[Records contained in a dataset]
——

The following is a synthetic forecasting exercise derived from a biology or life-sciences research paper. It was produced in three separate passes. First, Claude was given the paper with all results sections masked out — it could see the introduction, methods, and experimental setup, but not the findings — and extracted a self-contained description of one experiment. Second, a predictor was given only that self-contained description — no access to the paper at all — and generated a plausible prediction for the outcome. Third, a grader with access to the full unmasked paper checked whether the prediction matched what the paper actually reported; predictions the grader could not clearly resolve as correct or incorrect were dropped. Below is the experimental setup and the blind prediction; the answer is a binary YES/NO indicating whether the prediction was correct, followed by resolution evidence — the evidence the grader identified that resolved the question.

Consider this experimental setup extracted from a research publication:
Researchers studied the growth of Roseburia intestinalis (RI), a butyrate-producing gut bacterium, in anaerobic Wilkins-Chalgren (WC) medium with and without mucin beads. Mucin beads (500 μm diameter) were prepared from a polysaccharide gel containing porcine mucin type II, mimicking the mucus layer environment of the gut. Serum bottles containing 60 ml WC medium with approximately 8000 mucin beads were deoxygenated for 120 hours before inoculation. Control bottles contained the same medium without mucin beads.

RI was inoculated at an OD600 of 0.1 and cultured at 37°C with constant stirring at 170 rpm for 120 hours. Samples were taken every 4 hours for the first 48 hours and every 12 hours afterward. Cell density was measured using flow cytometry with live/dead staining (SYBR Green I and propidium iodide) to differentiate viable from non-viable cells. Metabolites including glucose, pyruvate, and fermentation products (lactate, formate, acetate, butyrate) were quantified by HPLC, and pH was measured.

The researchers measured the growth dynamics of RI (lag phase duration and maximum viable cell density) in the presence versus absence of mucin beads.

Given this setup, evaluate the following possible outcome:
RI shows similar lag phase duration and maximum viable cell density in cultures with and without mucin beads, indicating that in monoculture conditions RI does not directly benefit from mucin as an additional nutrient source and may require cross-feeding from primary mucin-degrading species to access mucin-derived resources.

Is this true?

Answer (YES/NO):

——

*Task instructions*:
Bring together each line above where the string "without" turns up.

*Task answer*:
Researchers studied the growth of Roseburia intestinalis (RI), a butyrate-producing gut bacterium, in anaerobic Wilkins-Chalgren (WC) medium with and without mucin beads. Mucin beads (500 μm diameter) were prepared from a polysaccharide gel containing porcine mucin type II, mimicking the mucus layer environment of the gut. Serum bottles containing 60 ml WC medium with approximately 8000 mucin beads were deoxygenated for 120 hours before inoculation. Control bottles contained the same medium without mucin beads.
RI shows similar lag phase duration and maximum viable cell density in cultures with and without mucin beads, indicating that in monoculture conditions RI does not directly benefit from mucin as an additional nutrient source and may require cross-feeding from primary mucin-degrading species to access mucin-derived resources.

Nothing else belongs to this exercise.